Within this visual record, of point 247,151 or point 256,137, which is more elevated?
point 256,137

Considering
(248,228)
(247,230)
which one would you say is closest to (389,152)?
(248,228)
-- -- --
** Exercise instructions **
Repeat exactly the lines starting at the line with "Considering" and ending with the final line of the entries. Include nothing else.

** Solution to the exercise **
Considering
(248,228)
(247,230)
which one would you say is closest to (389,152)?
(248,228)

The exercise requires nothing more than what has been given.